Trochę dziwi mnie strategia Sony, w której konsekwentnie z roku na rok następuje dewaluacja, a nawet użyłbym słowa kastracja, bardzo ciekawego systemu, jakim jest Acoustic Surface. Wielu użytkowników twierdzi, że dźwięk w A8 jest dobry. Fakt, jest na niezłym poziomie, lecz Sony przyzwyczaiło nas, że w temacie audio zawsze otrzymywaliśmy coś ekstra. I mówię to z pełną świadomością, jako osoba, która na przestrzeni ostatnich lat miała okazję testować m.in.: AF9 (2018 r.), AG9 (2019 r.).
Rozumiem po części działania japońskiego koncernu, bowiem wszyscy przecież w branży starają się szukać oszczędności.
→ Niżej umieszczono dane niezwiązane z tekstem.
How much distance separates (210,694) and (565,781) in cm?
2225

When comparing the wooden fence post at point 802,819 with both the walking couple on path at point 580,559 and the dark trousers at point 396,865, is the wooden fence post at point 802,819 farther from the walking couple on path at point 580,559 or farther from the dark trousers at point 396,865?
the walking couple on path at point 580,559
Drogie Sony, nie tędy droga. Chcąc wyróżnić się na rynku w segmencie telewizorów z matrycą organiczną, firma musi mieć swój znak rozpoznawczy (jak na przykład Philips ze swoim Ambilight i współpracą z Bowers&Wilkins, czy Panasonic z wbudowanym soundbar od Technics), bo ceną nie jesteście w stanie konkurować z liderem rynku OLED LG Electronics z oczywistych względów (CX3LA w 65” to koszt rzędu 8 200 zł).
Już kilka miesięcy temu pisałem w tekście poświęconym premierowym modelom TV Sony z 2020 r., że „patrząc obiektywnie na A8 wydaje się, że producent zastosował pewnego rodzaju kompromis w kwestii specyfikacji, plasując go gdzieś pomiędzy flagowym i standardowym OLED. Przypomnę, od 2018 r. producent dysponował dwoma odbiornikami tego typu, które – w dużym uproszczeniu – można było skategoryzować, jako model flagowy i standardowy (słabiej wyposażony). W tym roku jednak Sony zdecydowało się w swoim line-up umieścić tylko jeden OLED. Czas pokaże, czy przyjęta strategia przyniesie firmie oczekiwany efekt. Jedno jest pewne, A8 jest produktem godnym polecenia.